店内は、焼けたパンの温かい香りで溢れ返っていた。
スタッフルームに入ると拓矢と由果那は荷物を置き、互いに背を向け合って店着に着替える。
「ねえ、拓矢」
着替えながら、由果那が拓矢に問いかけてきた。拓矢も服を脱ぎながらそれに答える。
「何?」
「あんた、あの子のどこに惚れたわけ?」
由果那の言葉に、拓矢のシャツのボタンを外す手が止まった。
(どこ、って……)
深く考えたことはなかった。自分は具体的に彼女のどこに惚れたのか、なんて。
シャツを脱ぎながら、由果那は言葉を続ける。
「別に、人を好きになるのにこれこれこういう理由がなきゃいけないなんてあたしも思わないけどさ。見てくれだけで、っていうんだったらさすがにあたしもちょっと
問い詰めるような由果那の言葉に、拓矢は頷いた。
あの子よりもあんたのことをずっと長い間想い続けてた子がいる――由果那はそう言いたいのだ。半端な理由では許さない、と。
拓矢は思考する。自分が瑠水を好きになった理由。
自分はまだ彼女のことを多くは知らない気がする。だが、彼女に心を惹かれたのは、単なる外見の美しさだけではないはずだ。そして、決して半端な理由でもない。それは言える。

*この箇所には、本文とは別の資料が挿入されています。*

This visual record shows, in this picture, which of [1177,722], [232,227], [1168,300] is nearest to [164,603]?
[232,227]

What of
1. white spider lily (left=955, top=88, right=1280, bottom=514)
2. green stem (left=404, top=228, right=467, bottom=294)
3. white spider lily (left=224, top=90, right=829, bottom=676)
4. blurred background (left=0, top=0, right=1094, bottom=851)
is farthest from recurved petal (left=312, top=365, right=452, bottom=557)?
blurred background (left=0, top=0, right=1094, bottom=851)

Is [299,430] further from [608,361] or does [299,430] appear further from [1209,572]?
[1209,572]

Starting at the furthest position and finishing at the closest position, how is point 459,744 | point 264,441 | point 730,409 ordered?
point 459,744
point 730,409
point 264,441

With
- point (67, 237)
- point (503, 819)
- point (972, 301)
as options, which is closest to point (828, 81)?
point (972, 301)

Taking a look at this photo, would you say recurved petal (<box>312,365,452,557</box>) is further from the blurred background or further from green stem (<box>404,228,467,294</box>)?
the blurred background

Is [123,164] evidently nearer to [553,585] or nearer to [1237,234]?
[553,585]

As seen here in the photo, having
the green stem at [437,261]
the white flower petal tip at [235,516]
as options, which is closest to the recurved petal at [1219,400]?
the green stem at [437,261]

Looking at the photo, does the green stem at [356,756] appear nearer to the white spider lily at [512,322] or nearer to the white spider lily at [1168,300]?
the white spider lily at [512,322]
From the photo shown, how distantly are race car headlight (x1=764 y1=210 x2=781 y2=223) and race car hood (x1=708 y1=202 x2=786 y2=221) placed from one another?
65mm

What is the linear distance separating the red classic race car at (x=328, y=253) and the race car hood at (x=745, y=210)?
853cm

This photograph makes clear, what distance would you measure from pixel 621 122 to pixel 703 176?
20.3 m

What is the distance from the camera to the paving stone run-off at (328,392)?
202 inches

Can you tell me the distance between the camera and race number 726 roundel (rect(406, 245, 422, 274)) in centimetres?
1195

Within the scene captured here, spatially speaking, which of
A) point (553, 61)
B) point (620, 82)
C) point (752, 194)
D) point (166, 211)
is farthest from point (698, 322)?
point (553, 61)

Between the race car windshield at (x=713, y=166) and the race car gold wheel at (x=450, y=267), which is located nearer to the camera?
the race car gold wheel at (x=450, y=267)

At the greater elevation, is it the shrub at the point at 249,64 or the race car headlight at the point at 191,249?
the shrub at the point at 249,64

「確かに、瑠水は綺麗だよ。けど、それだけじゃないと思う」
考えれば考えるほど答えは遠ざかっていくように思えた。なので、正直に心に浮かんだことを口にすることにした。
「彼女は……僕を救ってくれた。僕が壊れそうになった時に、誰にも助けてもらえない時にも、傍にいてくれた。彼女が傍にいてくれるようになってから、何だか胸の奥が軽くなって、これまで感じてた苦しさが減って……前よりも少しだけ、生きるのが怖くなくなった気がするんだ」
慎重に言葉を選ぶ拓矢を、由果那はその心を見定めるようにじっと聞いている。
「確かにまだまだ知らないことが多いけど、僕は、あの子を、ユカや奈美や姉さんやみんなと同じように、本当に大切だと思ってる。みんながいてくれるから僕が生きられるように、瑠水がいてくれるから僕は生きられる……今は、そんな気がしてる」
言葉にするうちに、瑠水に対する自分の思いが形を持っていくように、拓矢は感じていた。
「僕は瑠水を失いたくない。彼女に、傍にいてほしい。みんなが大好きで、失いたくないように……それが繋がるかわからないけど、だから僕は、瑠水が好きなんだと思う」
具体的な理由かどうかわからないけど、と拓矢は最後を濁す。由果那はそれを聞いて小さく呆れたように息を吐いた。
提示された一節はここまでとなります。